Data mobilized (data-journalism base)
| Data | Value | Source |
|---|---|---|
| CPI inflation (annual average) | ≈ 2.0% (2024) | INSEE (Citoyen chart) |
| HICP inflation (harmonized) | ≈ 2.3% (2024) | Eurostat (Citoyen chart) |
| Inflation peak | +5.2% (2022) · +4.9% (2023) | INSEE |
| Monthly SMIC | ≈ €1,800 gross (≈ €1,426 net) | INSEE / Ministry of Labour |
| Reference rent index | capped increase | INSEE (IRL) |
| Household saving rate | ≈ 17-18% (2024) | INSEE (Citoyen chart) |
| Purchasing power of GDI | rising (2024) after 2022 decline | INSEE |
Sources (national analyses and references)
INSEE (consumer price index CPI, HICP, purchasing power of disposable income, saving rate) · Banque de France (inflation projections, core inflation, wages) · Ministry of Labour (SMIC) · DARES (wages) · Eurostat (harmonized HICP, EU comparisons) · OECD (Consumer Prices, Economic Outlook) · ECB (inflation target, euro-area context).

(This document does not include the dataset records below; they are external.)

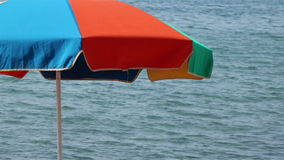 Beach umbrella on the left. A colorful beach umbrella on the wind with sea waves on the background and some copy space on the right stock video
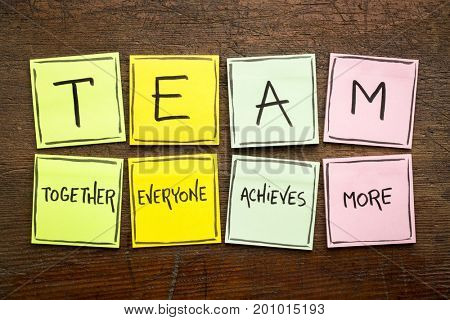 TEAM acronym (together everyone achieves more), teamwork motivation concept, handwriting on a colorful sticky notes against rustic wood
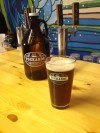 Sampling a glass of the Anglesea Irish Red Ale.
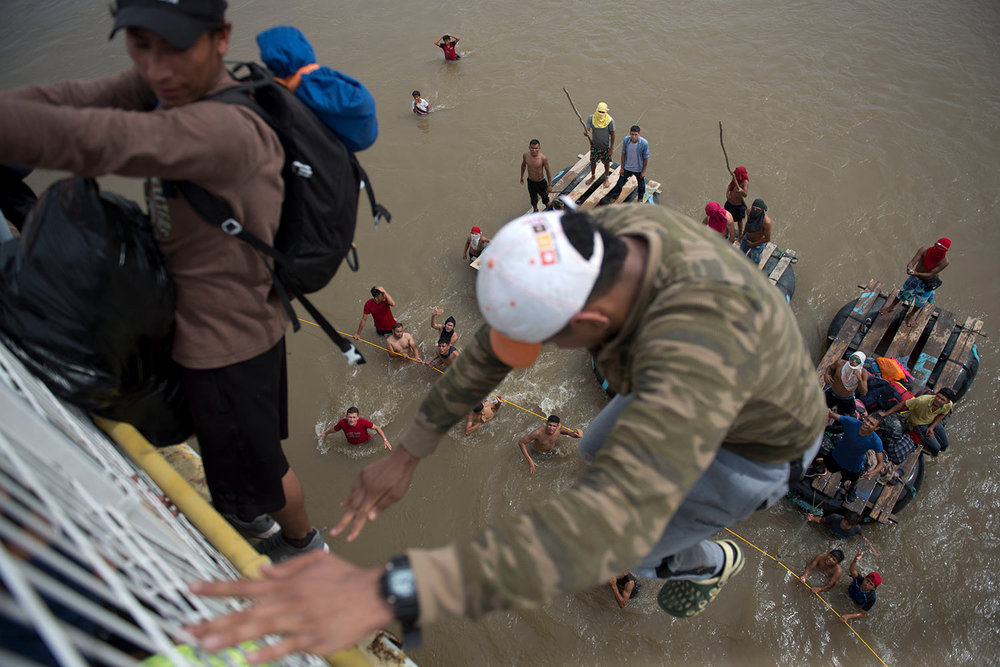 Migrants tired of waiting to cross into Mexico, jumped from a border bridge fence into the Suchiate River, in Tecun Uman, Guatemala, Friday, Oct. 19, 2018. (AP Photo/Oliver de Ros)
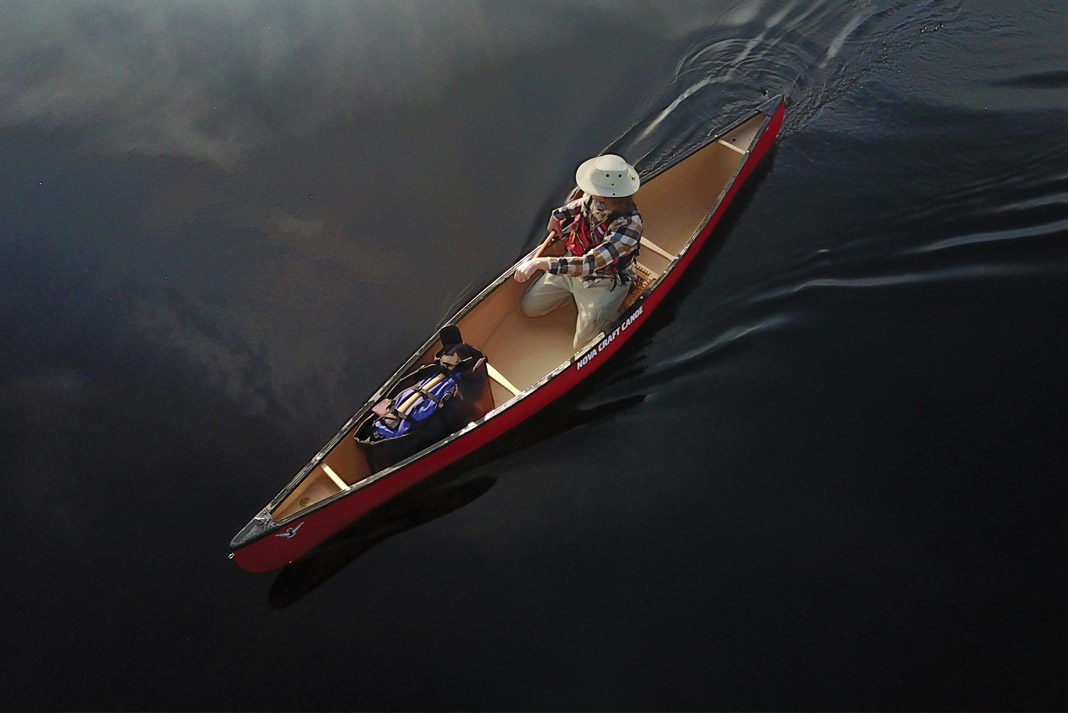 Ariel view of a man paddling canoe on a lake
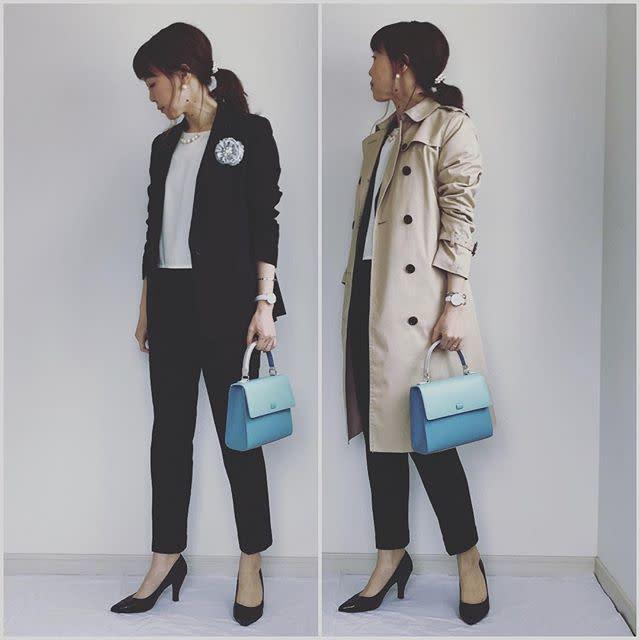 スーツにトレンチコートを着た女性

Methodological note — the synthesis keeps sourced facts distinct from assessments, stays neutral, dates each figure, and does not extrapolate beyond the sources. Explicit distinction between disinflation (slowdown of the rise) and a fall in prices. All values are the latest realized observation available (no forecast); forward-looking ranges are flagged. Comparisons via the harmonized Eurostat HICP. Note generated by AI, human review required. Same safeguards as the rest of the observatory.